Quel est le contexte en RCA et le travail du JRS dans ce pays aujourd’hui ?
Depuis 1960, la RCA a connu des conflits intermittents qui ont gravement perturbé son tissu social et politique. La population subit les conséquences de la violence entre les rebelles et les villageois, ainsi qu’entre l’armée et les rebelles, qui tentent tous deux d’occuper davantage de territoires riches en mines d’or et de diamants. À l’origine du conflit et du déplacement de populations innocentes se trouve une profonde avidité pour le contrôle des ressources minérales du pays, en particulier dans les régions du centre-est, du nord-ouest et du centre-nord.
La majorité de la population desservie par le JRS est constituée de personnes déplacées à l’intérieur du pays, dans la région de Bangui, Bambari et Bria. Rien qu’au cours des trois dernières années, le JRS a soutenu plus de 20 000 personnes en leur offrant des moyens de subsistance et une protection.
Que peut faire le JRS pour apporter un changement significatif dans la protection des réfugiés ? Quelle est l’approche du JRS en matière de protection ?

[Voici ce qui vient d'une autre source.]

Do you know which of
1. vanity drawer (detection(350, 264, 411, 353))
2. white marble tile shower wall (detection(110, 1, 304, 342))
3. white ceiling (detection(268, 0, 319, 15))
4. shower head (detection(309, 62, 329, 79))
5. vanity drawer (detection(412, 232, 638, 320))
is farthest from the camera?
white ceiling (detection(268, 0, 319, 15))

Le témoignage d’une jeune femme d’un village de la RCA est un bon exemple de la manière dont le JRS comprend la protection, du moins dans le contexte dans lequel j’ai travaillé. Cette femme a participé à l’un des programmes éducatifs du JRS. Lorsque le conflit entre musulmans et chrétiens a éclaté en 2013, elle a perdu toute sa famille – tout le monde a été tué sauf elle. Elle n’avait que 12 ans. A la question, « Qu’est-ce qui vous a le plus marqué dans le soutien du JRS ? », elle a répondu : « JRS a construit avec moi une relation authentique et humaine, qui n’était pas artificielle, mais basée sur la confiance et le respect, dans le but de m’aider à me reconstruire ».
Et lorsqu’on lui demande qui l’a motivée à réussir, elle répond : « Ce qui m’a donné envie de réussir, c’est le sentiment de sécurité que m’a procuré l’amitié du personnel du JRS. J’ai retrouvé ma joie de vivre. Je me suis sentie en sécurité, protégée et, surtout, traitée comme un être humain à part entière. Cela m’a permis de reprendre espoir, avec force et détermination. Sans cette amitié, je ne serais probablement pas là où je suis aujourd’hui ».
Alors, que signifie vraiment être protégé pour le peuple exilé ? Il ne s’agit pas seulement de murs, de documents ou d’aides, mais de se sentir accueilli, respecté, non étiqueté et aimé.
Un proverbe africain dit : « Là où règne la fraternité, chacun devient le gardien du bien-être de l’autre, et le travail cesse d’être un fardeau pour devenir une mission partagée ». Voilà notre sagesse africaine.